The result is written to standard out.

Extension functions

You can implement your own functions and add them to the language. See the extension function tutorial.

Feedback

If you have questions about how to use JSLT, please ask the question on StackOverflow, with the tag jslt.

If you have problems, feature requests, or think you found a bug, please open an issue.

Status

The language design is not finished, so features may be added. The language as it stands is not likely to change.

The entire language is implemented, and all of the function library. Functions may be added.

The language has been used in production at Schibsted since January 2018, performing about 9 billion transforms per day, and many times more queries.

More information

Developing a language for JSON processing: video of talk, slides only.

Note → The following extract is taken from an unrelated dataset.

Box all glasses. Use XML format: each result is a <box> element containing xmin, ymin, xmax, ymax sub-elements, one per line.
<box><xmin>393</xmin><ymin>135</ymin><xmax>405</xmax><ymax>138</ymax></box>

Anthony Sparks is working on a VM-based implementation in Java

A paper describing (among other things) some of the ways Schibsted uses JSLT.

Visual Studio syntax highlighter for JSLT.

Apache Camel JSLT component.

LICENSE

Copyright (c) 2018 Schibsted Marketplaces Products & Technology AS

Licensed under the Apache License, Version 2.0 (the "License"); you may not use this file except in compliance with the License. You may obtain a copy of the License at http://www.apache.org/licenses/LICENSE-2.0

Unless required by applicable law or agreed to in writing, software distributed under the License is distributed on an "AS IS" BASIS, WITHOUT WARRANTIES OR CONDITIONS OF ANY KIND, either express or implied. See the License for the specific language governing permissions and limitations under the License.

What is missing

Things to be done:

  • Move the tests out into YAML files.
  • Write a proper spec with EBNF and everything.
  • Fix the syntax ambiguity problem with let and def.
  • Implement toString() throughout the object tree, so that it's possible to turn expressions back to strings.
  • Optimizer:
    • Optimize ... and boolean( ... ) by removing boolean().
    • Implement parse tree traversal API.
    • Make sure entire tree is traversed (inside function decls and variables, for example).
    • Complete constant folding. Particularly constant folding for variables would be valuable.
    • Inlining of functions.
    • Eliminate unused variables.
  • Use property-based testing and fuzz testing to harden the parser.